Passage provided:

Sunday 6 April 2008

It is raining...


It's a pity for the tourists that arrive on the island, but it has now been raining for some 2 to 3 days. The first tourists are mainly birdwatchers. They will not get wet in their cars that most of them use to watch the birds, but the birds are hardly to be seen through the thick shower curtains of rain. One thing is funny: it is the birds that signal the end of a shower: as soon as the water stops falling from heaven, above the dripping sounds comes the carols of the birds.

Now the birdwatchers don't have to worry that their beloved marshlands are becoming dry, the places where most of the migrating birds are staying. So much water fell these last three days that the rivers are swollen and the marshlands are full.

Life on the island stopped for some days, because no Greek likes to go out during the rain. A perfect time to see how life is on other Greek islands. When you read for example 'Water in the Ouzo' by Cathy Lewin, or 'The Messenger of Athens' by Anne Zouroudi, you would say that life isn't so much different on the other islands.

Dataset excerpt
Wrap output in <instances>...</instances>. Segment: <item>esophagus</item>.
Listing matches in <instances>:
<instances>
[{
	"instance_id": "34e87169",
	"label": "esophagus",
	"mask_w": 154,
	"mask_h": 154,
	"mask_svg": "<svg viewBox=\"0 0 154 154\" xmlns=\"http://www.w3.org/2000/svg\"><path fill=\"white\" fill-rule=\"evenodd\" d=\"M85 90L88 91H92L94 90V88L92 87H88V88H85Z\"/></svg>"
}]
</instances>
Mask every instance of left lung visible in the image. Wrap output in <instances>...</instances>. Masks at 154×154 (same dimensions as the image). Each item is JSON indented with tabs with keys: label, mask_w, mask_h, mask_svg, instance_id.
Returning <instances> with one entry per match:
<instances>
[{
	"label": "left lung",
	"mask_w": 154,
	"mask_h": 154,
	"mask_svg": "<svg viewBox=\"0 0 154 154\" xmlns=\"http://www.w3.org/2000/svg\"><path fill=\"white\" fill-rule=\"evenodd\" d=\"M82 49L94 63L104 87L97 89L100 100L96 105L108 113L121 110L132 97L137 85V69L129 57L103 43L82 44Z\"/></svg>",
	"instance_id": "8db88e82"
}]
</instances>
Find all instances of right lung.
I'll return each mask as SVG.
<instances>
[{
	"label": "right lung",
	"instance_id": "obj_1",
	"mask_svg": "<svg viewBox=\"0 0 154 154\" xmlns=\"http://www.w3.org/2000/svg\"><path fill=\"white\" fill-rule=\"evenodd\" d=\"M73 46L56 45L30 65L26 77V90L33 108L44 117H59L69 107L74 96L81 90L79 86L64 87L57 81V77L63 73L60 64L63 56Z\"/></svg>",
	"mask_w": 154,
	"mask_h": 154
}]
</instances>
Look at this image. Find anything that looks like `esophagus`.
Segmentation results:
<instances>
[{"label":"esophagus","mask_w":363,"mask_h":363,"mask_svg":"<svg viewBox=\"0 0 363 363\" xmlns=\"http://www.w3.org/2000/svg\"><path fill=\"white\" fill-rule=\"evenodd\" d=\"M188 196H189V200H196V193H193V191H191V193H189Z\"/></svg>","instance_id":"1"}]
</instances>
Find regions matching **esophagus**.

Parts of the exercise:
[1] Transcribe the blog entry about rain on the island from "Now the birdwatchers" to "marshlands are full.".
[2] Report how many lines of the listing contain the string "Find", counting case-sensitively, and give only the number.

In response:
[1]
Now the birdwatchers don't have to worry that their beloved marshlands are becoming dry, the places where most of the migrating birds are staying. So much water fell these last three days that the rivers are swollen and the marshlands are full.

[2] 3